Незаметно на первый взгляд, но несомненно лишь ученые завоевывают страны. Незаметно, потому что в отличие от военных завоеваний научное происходит скромно и тихо. Но зато, говорит он, исключительно прочно, навсегда. Дело в том, что наука вообще действует на людей исподволь, ненавязчиво, не заставляя никого в себя поверить. Она укрепляется в головах сама собой, отвечая каким-то глубинным способностям человека к логическому мышлению. Сила здравого смысла и логики убедительнее любых агитаций. И потому знания есть единственный вид культуры, который объединяет человечество «само собой», легко преодолевая различия языков, обычаев и времени. То, к чему напрасно стремились военной силой, крестовыми походами, легко достигается с помощью измерительного инструмента, карт и учебников.
«Итак, высшее образование нашего времени сейчас находится в подвижном состоянии, в эпохе быстрого роста, который обусловливается главным образом тремя общими для всего человечества обстоятельствами: 1) развитием знания и его научной организацией, 2) демократизацией общественной и государственной жизни и 3) распространением единой культуры на весь земной шар»5. Земной шар онаучивается. Вспоминается первый проблеск идеи: «Есть один факт развития Земли – это усиление сознания» (1892 год). Сопоставим научную мысль и земной шар, и наше воображение унесется из городских кварталов в природные космические размеры. Знания «являются», проявляются в людях. Создаются ими, но имеют как бы иной источник, некий мир «платоновских идей», независимых от людей обстоятельств. Идеи, числа и законы живут как бы в другом, не нашем времени. Мы прикасаемся к ним и «втаскиваем» в свою бренную жизнь.
Вернадский не устает убеждать: онаучивание жизни требует осмысления, из него должны быть сделаны социальные выводы. Мы должны встретить новый незнакомый мир и не противодействовать, а способствовать его наступлению. Народ обязан быть грамотным. Как есть понятие «вооруженного народа», содержащееся в программах некоторых политиков, так нужна организация «учащегося народа». «Совершенно аналогично этой дорогостоящей, непроизводительной, но неизбежной в наших условиях жизни и культуры народной военной организации начинает выдвигаться другая форма будущей жизни человечества – организация учащегося народа»6.
Придется учиться каждому, причем всю жизнь, а не только в первоначальную юношескую пору. До старости. Цивилизация, новые знания будут требовать от человека непрерывного повышения своей квалификации и общей культуры. Неслучайно в начале XX века – и в России тоже – так распространились различные формы образования взрослых, заполняющие пробел между высшим, глубоко специализированным образованием, и начальной, элементарной школой.

> ВЫДЕРЖКИ ИЗ ЗАПИСЕЙ
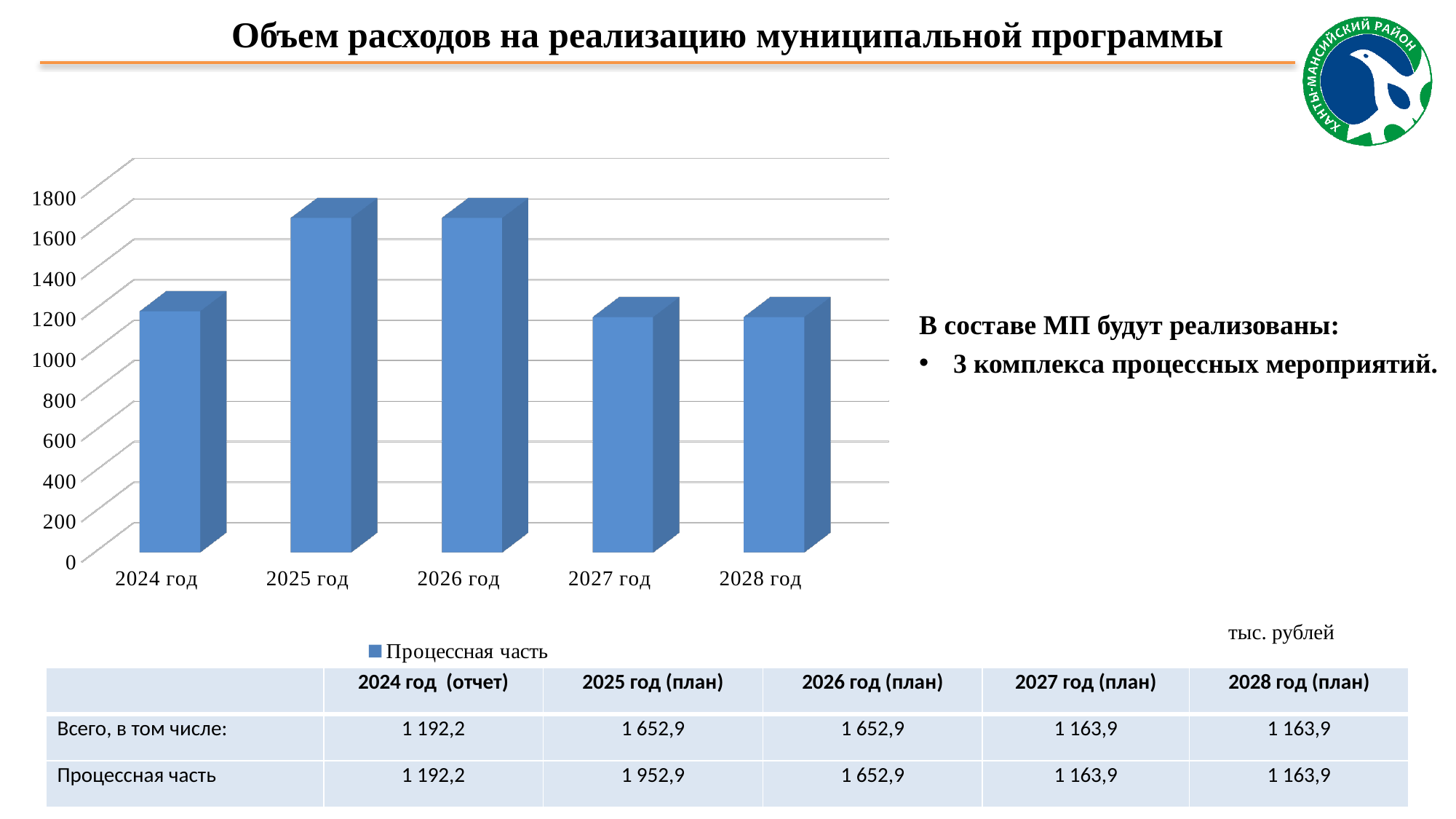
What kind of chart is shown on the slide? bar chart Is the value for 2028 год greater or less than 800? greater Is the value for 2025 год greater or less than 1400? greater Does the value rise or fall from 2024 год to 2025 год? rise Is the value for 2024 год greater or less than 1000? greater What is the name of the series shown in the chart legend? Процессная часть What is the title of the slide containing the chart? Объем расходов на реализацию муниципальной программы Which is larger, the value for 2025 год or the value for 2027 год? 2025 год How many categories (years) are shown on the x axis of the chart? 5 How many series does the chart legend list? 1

...

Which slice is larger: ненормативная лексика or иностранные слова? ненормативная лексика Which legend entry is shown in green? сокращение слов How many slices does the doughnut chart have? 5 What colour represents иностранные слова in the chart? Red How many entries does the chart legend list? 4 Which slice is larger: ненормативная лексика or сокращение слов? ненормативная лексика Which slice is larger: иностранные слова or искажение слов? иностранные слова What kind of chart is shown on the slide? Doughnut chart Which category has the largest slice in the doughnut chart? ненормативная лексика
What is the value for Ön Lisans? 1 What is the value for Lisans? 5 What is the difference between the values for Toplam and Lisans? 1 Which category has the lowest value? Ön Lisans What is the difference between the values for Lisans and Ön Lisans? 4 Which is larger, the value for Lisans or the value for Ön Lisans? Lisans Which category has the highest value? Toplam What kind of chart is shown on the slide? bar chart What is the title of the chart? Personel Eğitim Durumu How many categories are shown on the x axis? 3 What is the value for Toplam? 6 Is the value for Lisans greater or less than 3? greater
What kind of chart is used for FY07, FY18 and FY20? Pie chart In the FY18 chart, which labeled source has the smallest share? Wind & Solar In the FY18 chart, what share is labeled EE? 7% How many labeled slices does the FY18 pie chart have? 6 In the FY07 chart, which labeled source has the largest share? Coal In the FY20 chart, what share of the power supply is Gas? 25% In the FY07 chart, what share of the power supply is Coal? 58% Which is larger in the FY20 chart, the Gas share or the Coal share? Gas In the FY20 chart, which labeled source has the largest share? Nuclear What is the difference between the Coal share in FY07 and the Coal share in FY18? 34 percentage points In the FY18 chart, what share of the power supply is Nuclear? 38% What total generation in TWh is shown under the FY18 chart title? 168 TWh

> УСЛОВИЯ ЗАДАНИЙ
- A) Перепечатайте часть выбранного текста, начиная со слов «Незаметно на первый» и заканчивая словами «карт и учебников.».
- B) Определите, согласуется ли с выбранным текстом каждое утверждение: (i) научное завоевание происходит скромно и тихо; (ii) первый проблеск идеи об усилении сознания относится к 1902 году; (iii) учиться придется только в юношескую пору. На каждое утверждение ответьте «да» или «нет» и дословно приведите решающие слова текста.

> ОТВЕТЫ К ЗАДАНИЯМ
- A)
Незаметно на первый взгляд, но несомненно лишь ученые завоевывают страны. Незаметно, потому что в отличие от военных завоеваний научное происходит скромно и тихо. Но зато, говорит он, исключительно прочно, навсегда. Дело в том, что наука вообще действует на людей исподволь, ненавязчиво, не заставляя никого в себя поверить. Она укрепляется в головах сама собой, отвечая каким-то глубинным способностям человека к логическому мышлению. Сила здравого смысла и логики убедительнее любых агитаций. И потому знания есть единственный вид культуры, который объединяет человечество «само собой», легко преодолевая различия языков, обычаев и времени. То, к чему напрасно стремились военной силой, крестовыми походами, легко достигается с помощью измерительного инструмента, карт и учебников.

- B)
(i) Да: «научное происходит скромно и тихо».
(ii) Нет: «(1892 год)».
(iii) Нет: «Придется учиться каждому, причем всю жизнь, а не только в первоначальную юношескую пору».